Judges: Devine, Egan, Lynch, Peters, Rose
Filed Date: 7/10/2014
Status: Precedential
Modified Date: 11/1/2024
Appeal from a judgment of the County Court of Schenectady County (Drago, J.), rendered December 20, 2011, convicting defendant upon his plea of guilty of the crime of attempted assault in the second degree.
After an incident at the Schenectady County Jail, defendant was charged with assault in the second degree (two counts) and obstructing governmental administration in the second degree. County Court denied his motion to dismiss the indictment and he then pleaded guilty to attempted assault in the second degree in satisfaction of all charges. Defendant now appeals, arguing that his motion to dismiss the indictment should have been granted based on his claim that the People violated CPL 190.50 (6) by failing to inform the grand jury of his request that certain witnesses be called.

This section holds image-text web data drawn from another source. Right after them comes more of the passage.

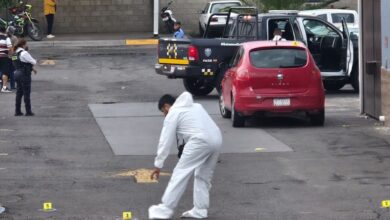 Policía Morelia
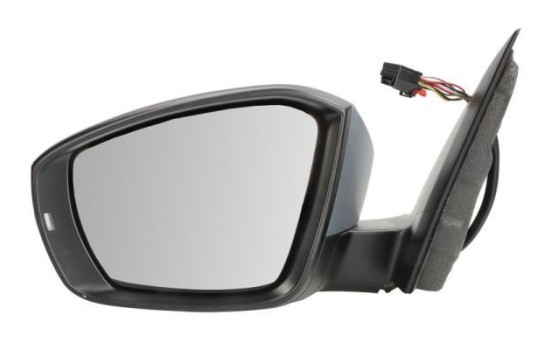 Outside mirror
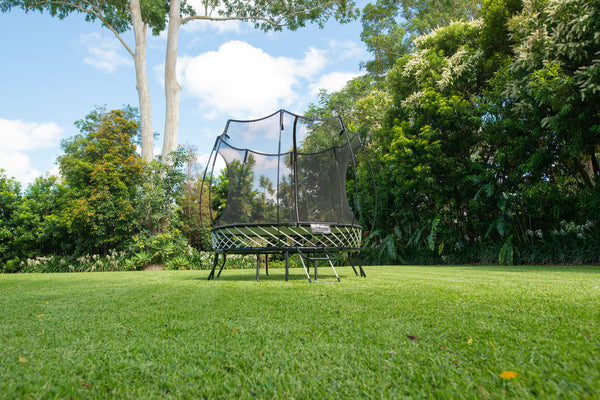 Trampoline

By his plea of guilty, defendant forfeited this argument. “As a rule, a defendant who in open court admits guilt of an offense charged may not later seek review of claims relating to the deprivation of rights that took place before the plea was entered” (People v Hansen, 95 NY2d 227, 230 [2000] [citations omitted]; accord People v Trombley, 91 AD3d 1197, 1201 [2012], lv denied 21 NY3d 914 [2013]). As relevant here, a claim “that the District Attorney did not inform the grand jury of defendant’s request to call witnesses to testify on his behalf as required by CPL 190.50 (6) . . . does not activate a question of jurisdiction or constitute a constitutional defect and, thus, does not survive a guilty plea” (People v Moore, 306 AD2d 625, 625 [2003] [internal quotation marks and citations omitted]; see People v Robertson, 279 AD2d 711, 712 [2001], lv denied 96 NY2d 805 [2001]).
Ordered that the judgment is affirmed.
We decline to follow the Fourth Department’s holding to the contrary in People v Rigby (105 AD3d 1383, 1383 [2013], lv denied 21 NY3d 1019 [2013]).